Таким я и запоминаю его. Он делается все меньше и меньше, идет не оглядываясь, туда, к далеким пожарам, к огромным воронкам, к разбомбленным домам…
А потом мы узнаем обещанные Анной Марковной новости. Их нам сообщает Шурик Зайченко под величайшим секретом. Новости заключаются в том, что пока мы будем стирать. Мы все.
Прихрамывая, Шурик Зайченко ходит перед нами и показывает.
- Банно-прачёчный отряд - это серьезное дело, - говорит Шурик.
А мне отчаянно хочется плакать.
Мы будем стирать? И это все? Стирать? И больше ничего? Для этого я ехала сюда? Для этого я бегала по Ленинграду:, подавала заявления, умоляла, упрашивала?
- Какие глупости, - говорю я. - Какой вздор, какие пустяки! Я не для этого ехала сюда. Я не для этого…
Шурик смотрит на меня жалкими глазами.
- Ну что ты смотришь? - спрашиваю я, и голос мой срывается от злобы. - Ну, чего ты уставился? Ты думаешь, что ты…
Я не договариваю: грубые, страшные, оскорбительные слова чуть не сорвались у меня. Но Шурик угадал их и отвечает, слегка заикаясь от волнения:
- А я для этого сюда ехал. Да! Для этого! И я ничем не хуже вас!
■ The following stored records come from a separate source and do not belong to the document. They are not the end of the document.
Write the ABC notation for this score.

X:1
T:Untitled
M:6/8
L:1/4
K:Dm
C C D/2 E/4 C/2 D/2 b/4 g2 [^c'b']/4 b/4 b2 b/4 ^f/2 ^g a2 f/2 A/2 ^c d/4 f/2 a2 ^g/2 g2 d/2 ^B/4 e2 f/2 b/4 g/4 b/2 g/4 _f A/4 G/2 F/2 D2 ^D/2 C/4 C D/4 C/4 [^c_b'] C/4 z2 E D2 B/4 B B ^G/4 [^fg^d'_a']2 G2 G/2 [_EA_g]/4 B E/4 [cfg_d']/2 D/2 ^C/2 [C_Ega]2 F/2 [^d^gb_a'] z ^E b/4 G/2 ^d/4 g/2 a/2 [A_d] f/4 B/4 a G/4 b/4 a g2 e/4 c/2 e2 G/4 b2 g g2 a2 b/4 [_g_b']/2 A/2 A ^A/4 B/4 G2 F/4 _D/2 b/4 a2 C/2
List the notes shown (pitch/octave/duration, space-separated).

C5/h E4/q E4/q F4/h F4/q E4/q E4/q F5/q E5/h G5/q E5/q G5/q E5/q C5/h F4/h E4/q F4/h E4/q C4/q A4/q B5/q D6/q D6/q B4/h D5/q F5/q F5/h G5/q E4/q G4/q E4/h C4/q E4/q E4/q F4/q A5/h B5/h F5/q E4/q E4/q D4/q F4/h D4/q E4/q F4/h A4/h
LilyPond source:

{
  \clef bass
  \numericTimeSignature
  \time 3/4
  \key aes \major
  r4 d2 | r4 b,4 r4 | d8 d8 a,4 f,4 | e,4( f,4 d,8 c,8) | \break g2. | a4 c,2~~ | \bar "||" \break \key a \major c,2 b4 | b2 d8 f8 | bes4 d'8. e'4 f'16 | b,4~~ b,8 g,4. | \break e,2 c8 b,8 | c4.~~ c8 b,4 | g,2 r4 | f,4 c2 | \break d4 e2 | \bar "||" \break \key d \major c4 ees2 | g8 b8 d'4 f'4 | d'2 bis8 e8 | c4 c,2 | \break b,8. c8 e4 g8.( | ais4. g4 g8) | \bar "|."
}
А то, что я хромой, ну и что! И я буду стирать! И буду копаться в вонючем белье! И не вижу в этом ничего зазорного! Ничего! Вы все герои, а я не герой. Я… да… я… - Он захлебнулся от волнения.
Мы не успеваем помириться, а нас уже вызывают в вагон и сообщают все официально. Потом мы переезжаем в сараи.